# Coco Pebbles For Adoption



## feathered_love (Jul 22, 2008)

It is with a very sad heart that we have decided to put CP up for adoption. Our lifestyle doesn't allow for CP to get very much out of cage time and shamefully there are days where she has to stay locked up. We don't believe this is fair to her so we want to offer her to another home where she can get the time she deserves. Please email me if you want to give CP a home.


----------



## Elizabethy (Sep 25, 2007)

Have you considered Pigeon Pants? PT Member Boni Fossan custom makes PGWear that makes it really easy and fun to have your bird out and about in the house with you a lot! Here's a link: http://www.birdwearonline.com/index.html


----------



## feathered_love (Jul 22, 2008)

Elizabethy said:


> Have you considered Pigeon Pants? PT Member Boni Fossan custom makes PGWear that makes it really easy and fun to have your bird out and about in the house with you a lot! Here's a link: http://www.birdwearonline.com/index.html


Poop isn't the problem, and I've gotten PGWear for CP. The problem is that we can't provide CP with the time she needs. It's not fair to CP to locked up for days at a time.


----------



## Dezirrae (Oct 6, 2007)

Oh Elaina I am sooooo sorry to hear this news - I know this is a heartbreaking decision you've made. I'm sure a good home will be found here - CP is SUCH a doll baby! {{{{hugs}}}} to you and give CP a snuggle for me too.


----------



## tboy1403 (Oct 9, 2008)

i would be willing to give CP a home. i am planning on getting other pigeons and he would be with them. i live in alabama though


----------



## rosatto (Jul 16, 2008)

*pigdie luv*




feathered_love said:


> It is with a very sad heart that we have decided to put CP up for adoption. Our lifestyle doesn't allow for CP to get very much out of cage time and shamefully there are days where she has to stay locked up. We don't believe this is fair to her so we want to offer her to another home where she can get the time she deserves. Please email me if you want to give CP a home.


Hello,

I live in Monroe, Louisiana and would be willing to give her a good home. My husband and I love pigeons and we recently lost a pet.

Thanks,

Camille


----------



## rosatto (Jul 16, 2008)

I live in Louisiana and would love to adopt CP.

Where do you live?

Camille


----------



## Revolution Lofts (Aug 7, 2008)

pretty pigeon


----------

_What is needed_
Please write out the adoption thread above from "Oh Elaina I" to "for me too.", word for word.

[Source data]
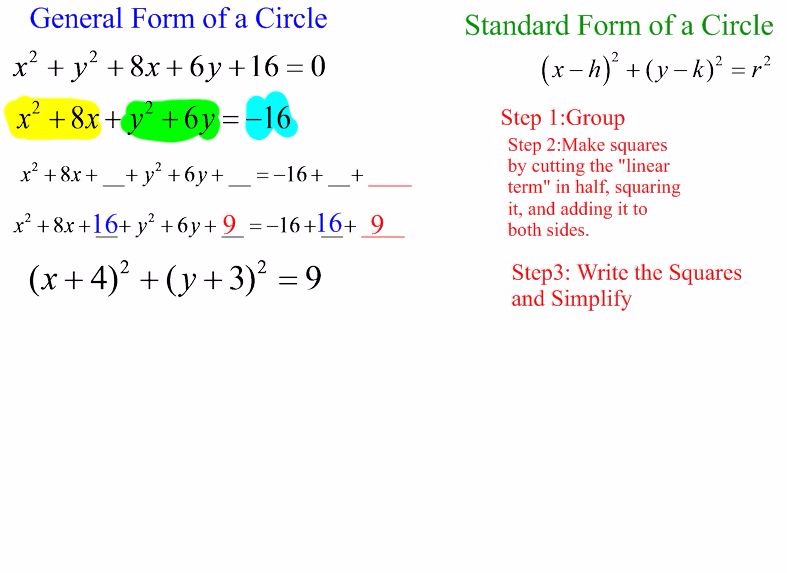 General Form of a Circle

$x^2 + y^2 + 8x + 6y + 16 = 0$

$x^2 + 8x + y^2 + 6y = -16$

$x^2 + 8x + \_\_ + y^2 + 6y + \_\_ = -16 + \_\_ + \_\_\_\_$

$x^2 + 8x + 16 + y^2 + 6y + 9 = -16 + 16 + 9$

$(x+4)^2 + (y+3)^2 = 9$

Standard Form of a Circle

$(x-h)^2 + (y-k)^2 = r^2$

Step 1:Group

Step 2:Make squares by cutting the "linear term" in half, squaring it, and adding it to both sides.

Step3: Write the Squares and Simplify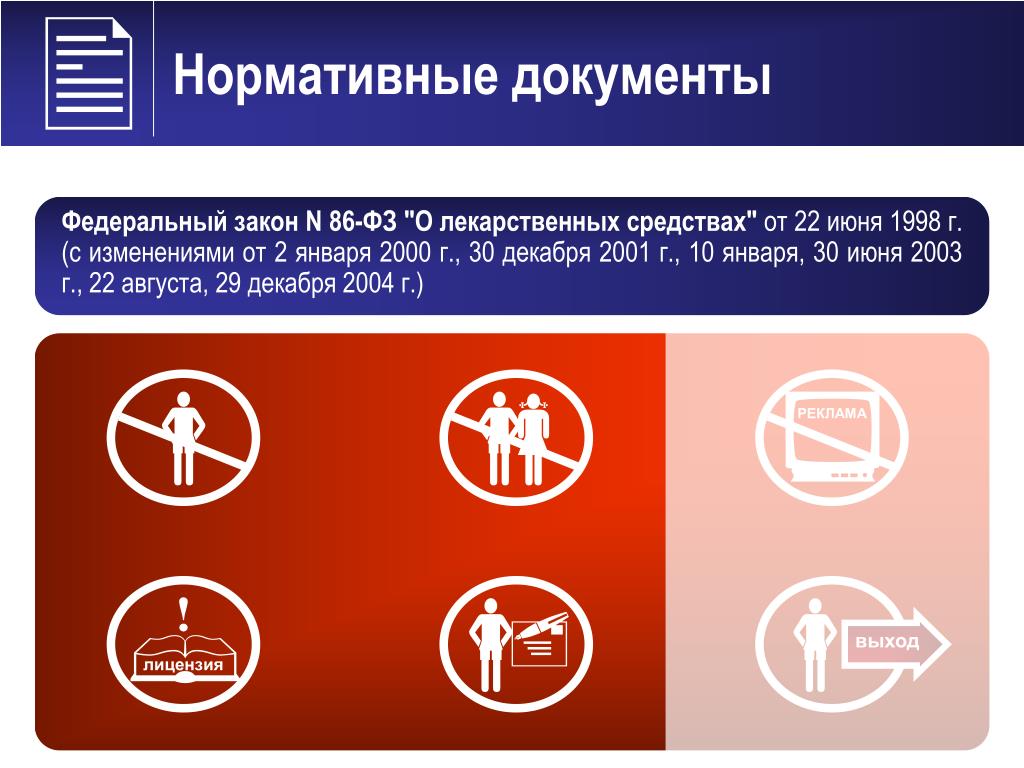 Нормативные документы

Федеральный закон N 86-ФЗ "О лекарственных средствах" от 22 июня 1998 г. (с изменениями от 2 января 2000 г., 30 декабря 2001 г., 10 января, 30 июня 2003 г., 22 августа, 29 декабря 2004 г.)

РЕКЛАМА

!
лицензия

выход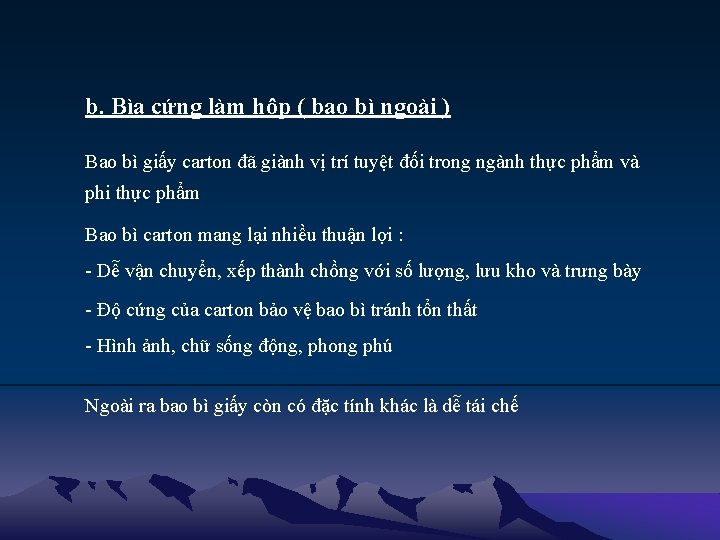 b. Bìa cứng làm hộp ( bao bì ngoài )

Bao bì giấy carton đã giành vị trí tuyệt đối trong ngành thực phẩm và phi thực phẩm

Bao bì carton mang lại nhiều thuận lợi :

- Dễ vận chuyển, xếp thành chồng với số lượng, lưu kho và trưng bày

- Độ cứng của carton bảo vệ bao bì tránh tổn thất

- Hình ảnh, chữ sống động, phong phú

Ngoài ra bao bì giấy còn có đặc tính khác là dễ tái chế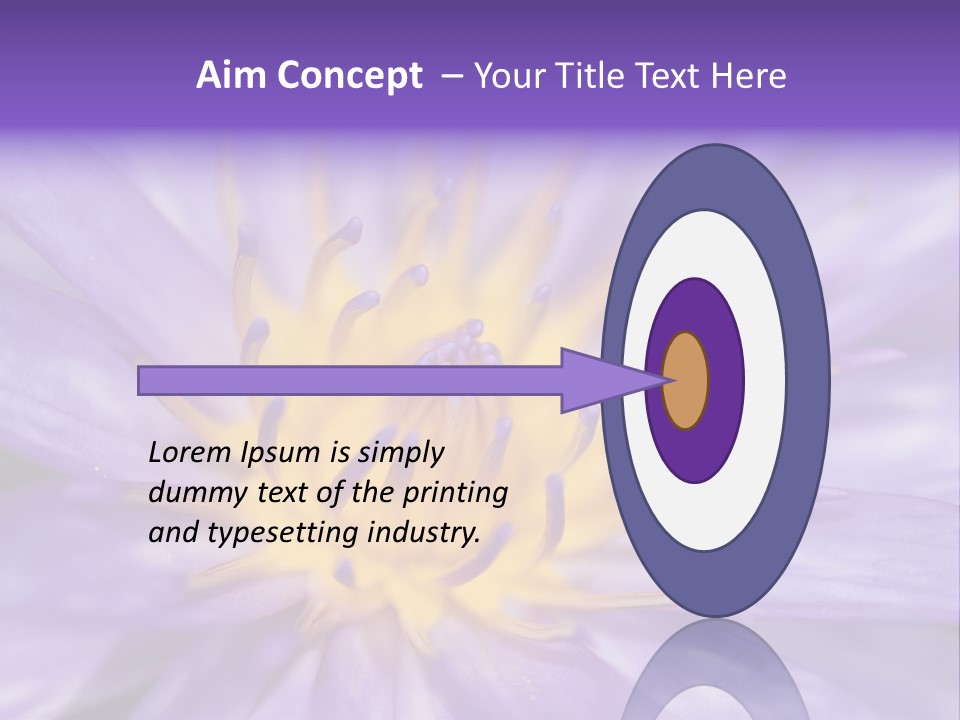 Aim Concept – Your Title Text Here

Lorem Ipsum is simply dummy text of the printing and typesetting industry.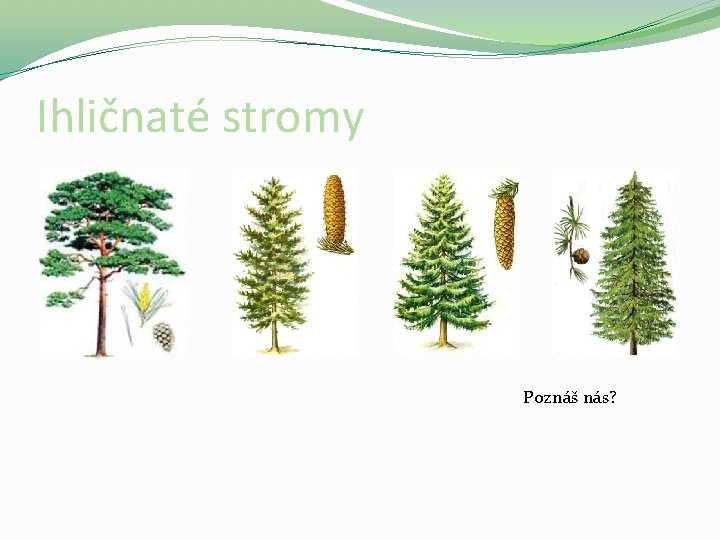 Ihličnaté stromy

Poznáš nás?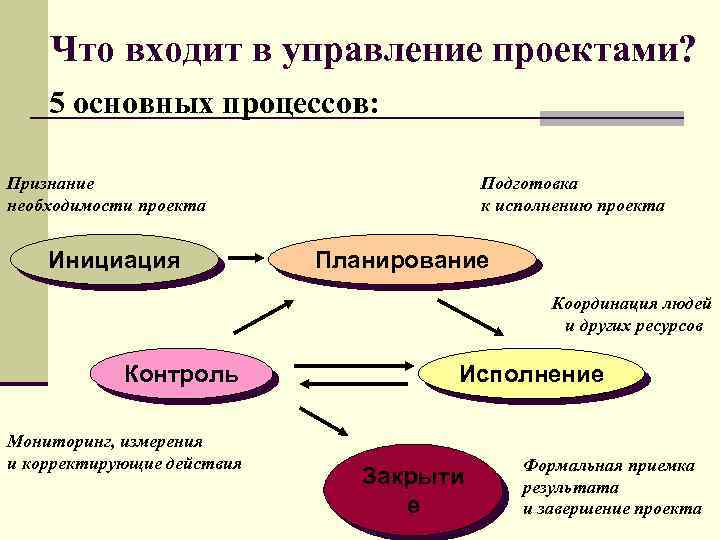 Что входит в управление проектами?

5 основных процессов:

Признание необходимости проекта

Подготовка к исполнению проекта

Инициация

Планирование

Координация людей и других ресурсов

Контроль

Исполнение

Мониторинг, измерения и корректирующие действия

Закрыти е

Формальная приемка результата и завершение проекта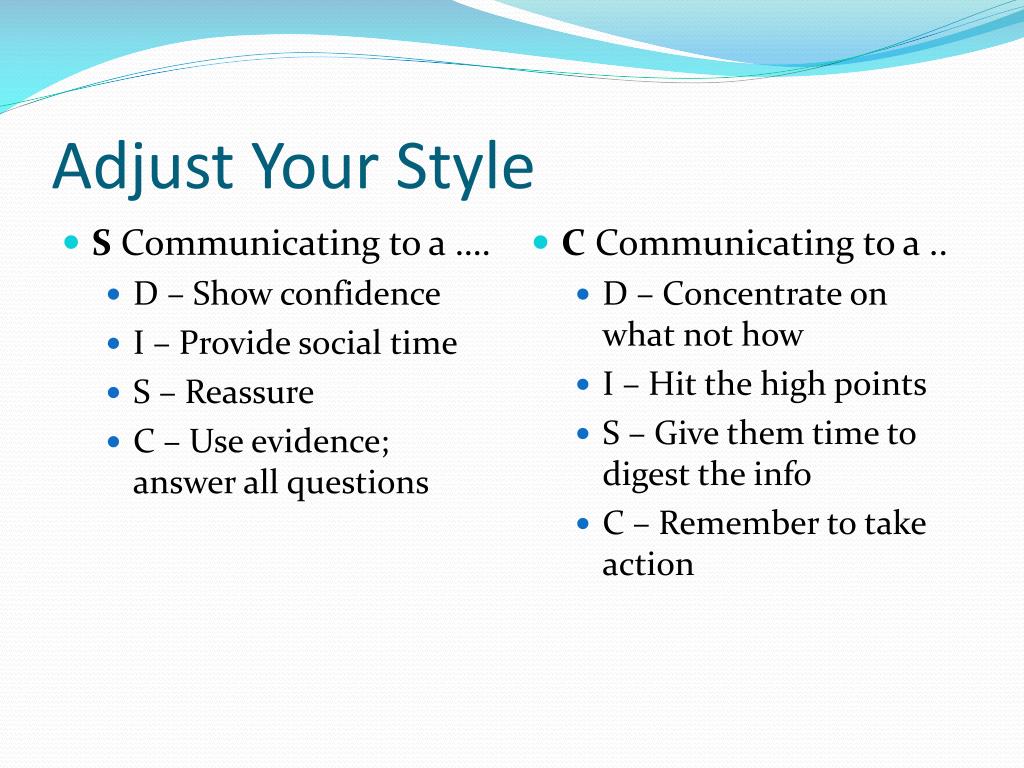 Adjust Your Style

S Communicating to a ….

D – Show confidence

I – Provide social time

S – Reassure

C – Use evidence; answer all questions

C Communicating to a ..

D – Concentrate on what not how

I – Hit the high points

S – Give them time to digest the info

C – Remember to take action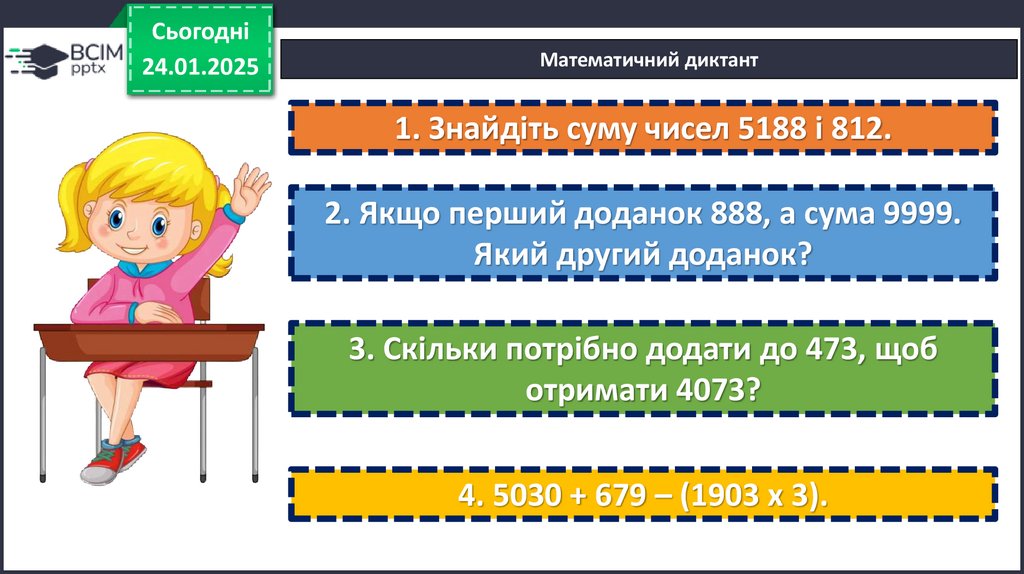 ВСІМ pptx

Сьогодні 24.01.2025

Математичний диктант

1. Знайдіть суму чисел 5188 і 812.

2. Якщо перший доданок 888, а сума 9999. Який другий доданок?

3. Скільки потрібно додати до 473, щоб отримати 4073?

4. 5030 + 679 – (1903 х 3).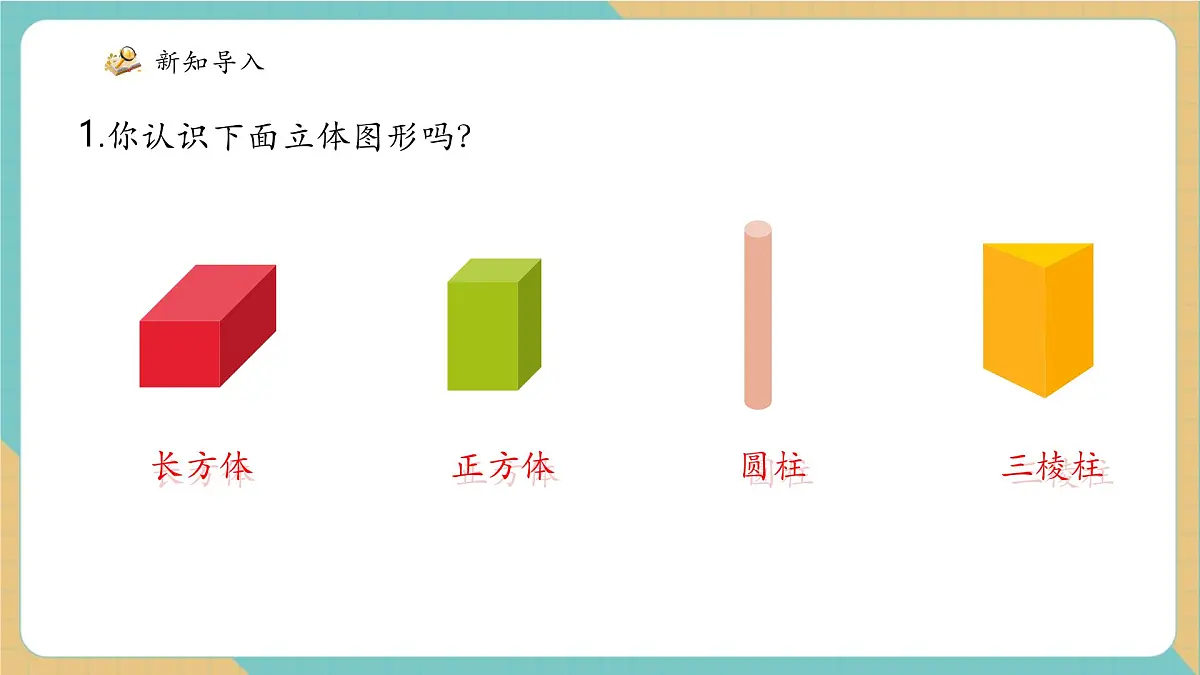 新知导入

1.你认识下面立体图形吗?

长方体

正方体

圆柱

三棱柱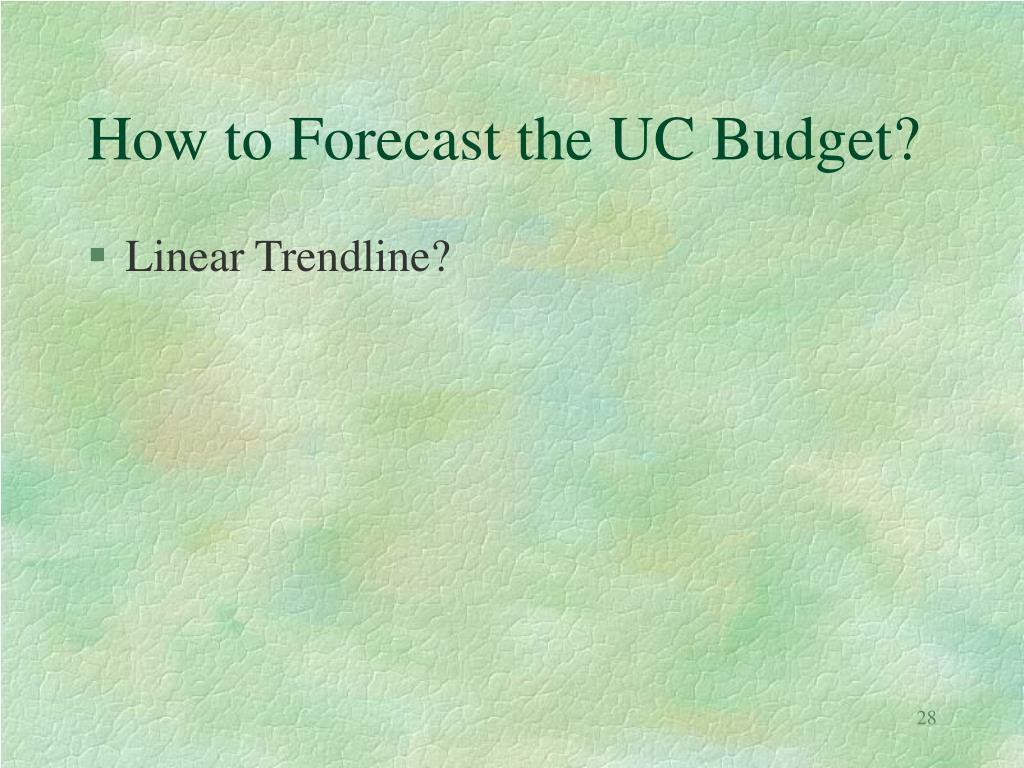 How to Forecast the UC Budget?

§ Linear Trendline?

28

_Task result_
Oh Elaina I am sooooo sorry to hear this news - I know this is a heartbreaking decision you've made. I'm sure a good home will be found here - CP is SUCH a doll baby! {{{{hugs}}}} to you and give CP a snuggle for me too.